Exercise text -
-- Opening Marker --

Seven children died in a New Jersey health facility from adenovirus
- The New Jersey Department of Health said seven children died and 11 others were ill from an outbreak of an at the Wanaque Nursing Home and Rehabilitation Center in Haskell.
- The announcement from the Department of Health comes days after health officials found "hand washing deficiencies" and "infection control issues" at the facility.
- The strain of adenovirus seen in the 18 children at the facility is type No. 7, and is associated with communal living arrangements.
Seven "medically fragile" children have died at a New Jersey rehabilitation center as a result of an adenovirus outbreak, health officials said Wednesday.
The New Jersey Department of Health said 11 other children at the Wanaque Nursing Home and Rehabilitation Center in Haskell remain ill from the outbreak of the virus, which commonly causes respiratory illness, according to the Centers for Disease Control and Prevention.
The announcement from the Department of Health came days after health officials found "hand washing deficiencies" and "infection control issues" at the facility, which houses senior, rehabilitation and "medically fragile" pediatric patients, NBC News reported.

-- Closing Marker --

Extracted data -
-- Opening Marker --

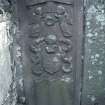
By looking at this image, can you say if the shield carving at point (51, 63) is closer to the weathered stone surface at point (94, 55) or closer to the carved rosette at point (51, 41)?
the carved rosette at point (51, 41)

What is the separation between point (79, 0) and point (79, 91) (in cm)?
94

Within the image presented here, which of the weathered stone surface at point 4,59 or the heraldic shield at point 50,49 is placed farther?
the heraldic shield at point 50,49

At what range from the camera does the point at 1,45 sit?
6.45 ft

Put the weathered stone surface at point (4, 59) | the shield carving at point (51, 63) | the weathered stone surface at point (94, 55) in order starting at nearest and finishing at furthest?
the weathered stone surface at point (4, 59) → the weathered stone surface at point (94, 55) → the shield carving at point (51, 63)

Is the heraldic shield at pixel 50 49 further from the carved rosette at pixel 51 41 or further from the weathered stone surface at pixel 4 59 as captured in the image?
the weathered stone surface at pixel 4 59

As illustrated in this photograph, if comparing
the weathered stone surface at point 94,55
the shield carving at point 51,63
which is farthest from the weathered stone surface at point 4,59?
the weathered stone surface at point 94,55

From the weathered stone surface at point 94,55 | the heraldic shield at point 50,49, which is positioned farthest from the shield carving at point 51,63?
the weathered stone surface at point 94,55

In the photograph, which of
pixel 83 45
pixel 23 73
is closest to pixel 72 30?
pixel 83 45

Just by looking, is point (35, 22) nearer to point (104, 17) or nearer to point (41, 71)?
point (41, 71)

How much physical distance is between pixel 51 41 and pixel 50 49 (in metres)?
Result: 0.08

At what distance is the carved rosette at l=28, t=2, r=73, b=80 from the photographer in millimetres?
Answer: 2270

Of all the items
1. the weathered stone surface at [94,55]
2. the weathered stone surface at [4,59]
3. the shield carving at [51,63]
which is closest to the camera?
the weathered stone surface at [4,59]

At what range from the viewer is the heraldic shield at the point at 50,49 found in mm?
2268

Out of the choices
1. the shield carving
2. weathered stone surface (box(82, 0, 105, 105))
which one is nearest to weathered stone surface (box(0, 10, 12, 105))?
the shield carving
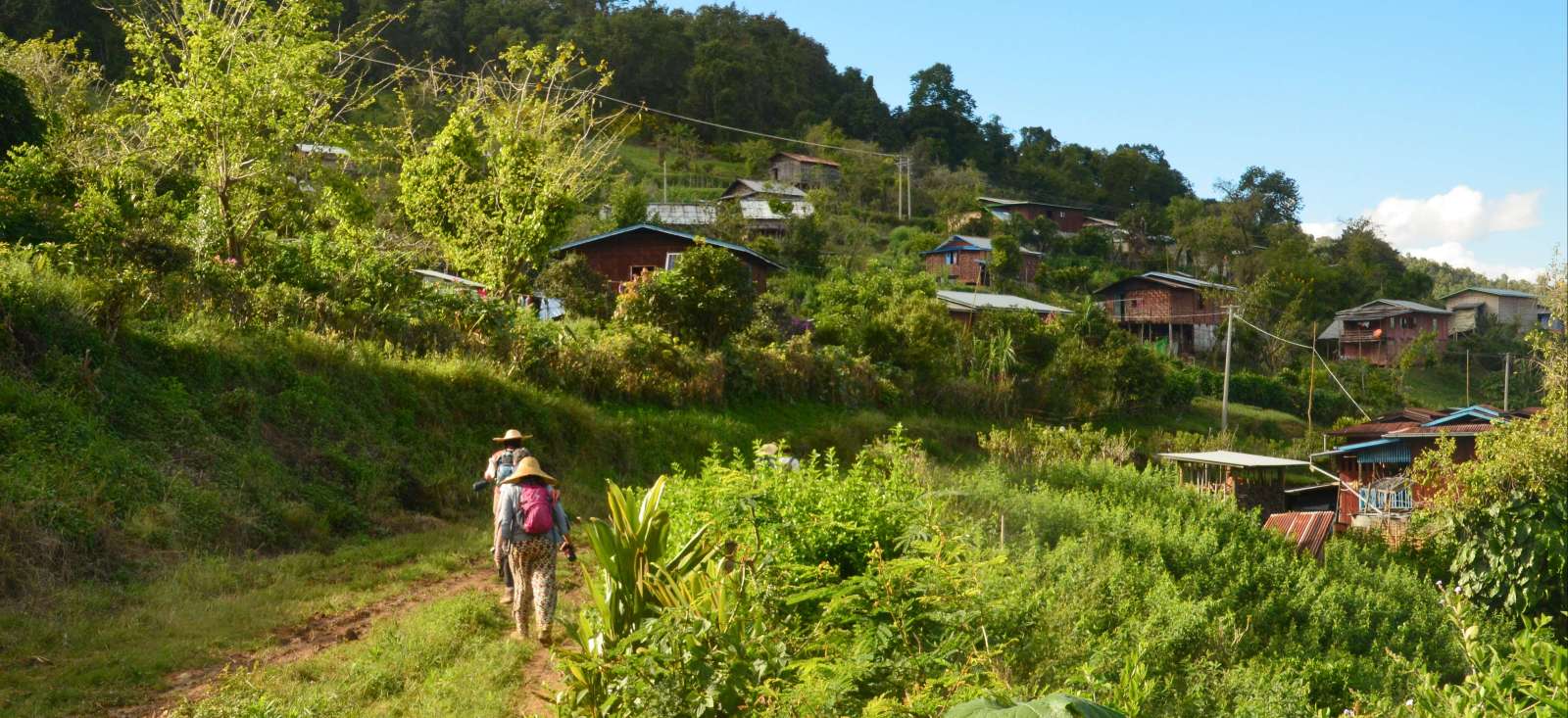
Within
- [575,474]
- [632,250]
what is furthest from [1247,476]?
[632,250]

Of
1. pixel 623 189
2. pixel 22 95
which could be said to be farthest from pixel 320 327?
pixel 623 189

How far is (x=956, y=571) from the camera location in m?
5.57

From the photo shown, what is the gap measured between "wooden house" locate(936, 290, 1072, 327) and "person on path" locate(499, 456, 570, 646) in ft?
80.2

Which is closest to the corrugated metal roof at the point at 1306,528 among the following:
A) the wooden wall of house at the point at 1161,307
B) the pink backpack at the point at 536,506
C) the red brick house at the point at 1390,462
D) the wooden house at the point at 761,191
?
the red brick house at the point at 1390,462

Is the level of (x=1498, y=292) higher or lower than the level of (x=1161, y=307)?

-- Closing Marker --

Questions -
[a] Can you transcribe the article on the adenovirus deaths from "The New Jersey Department of Health said 11" up to and including "NBC News reported."?
[b] What is the Spanish translation of this sentence from the article on the adenovirus deaths: "Seven "medically fragile" children have died at a New Jersey rehabilitation center as a result of an adenovirus outbreak, health officials said Wednesday."?
[c] Can you take the article on the adenovirus deaths further, picking up after its last sentence?

Exercise responses -
[a]
The New Jersey Department of Health said 11 other children at the Wanaque Nursing Home and Rehabilitation Center in Haskell remain ill from the outbreak of the virus, which commonly causes respiratory illness, according to the Centers for Disease Control and Prevention.
The announcement from the Department of Health came days after health officials found "hand washing deficiencies" and "infection control issues" at the facility, which houses senior, rehabilitation and "medically fragile" pediatric patients, NBC News reported.

[b] Siete niños "médicamente frágiles" han muerto en un centro de rehabilitación de Nueva Jersey a causa de un brote de adenovirus, dijeron las autoridades sanitarias el miércoles.

[c]
All seven deaths happened this month, Health Department spokeswoman Donna Leusner told the Associated Press. The children's names and ages have not been made public.
The strain of adenovirus seen in the 18 children at the facility is called No. 7, and is associated with communal living arrangements.
Adenoviruses usually cause mild illness and infections of the respiratory tracts, eyes, intestines, urinary tracts, and nervous systems in young children. Other types of the virus can cause the common cold and pink eye.
People with weakened immune systems are at risk of contracting severe illnesses from adenoviruses.
The Department of Health is working with the New Jersey facility to ensure infection control measures are being followed, and the CDC has opened an investigation into the outbreak.
The facility has been instructed not to admit new patients until the outbreak ends.
Before this weekend, the facility had been cited for hand washing deficiencies, as well as improper storage of syringes, failure to disinfect surfaces and syringes properly and the unsanitary storage of oxygen tank tubing in 2019 and 2019, NBC reported.
New Jersey Gov. Phil Murphy said in a statement that he was "heartbroken" over the deaths and had been briefed by the state's health commissioner.
"I am confident that the steps being taken by state and local officials will minimize the impact to all those who remain at the facility, including patients and employee," Murphy said.
There is no public vaccine for adenoviruses.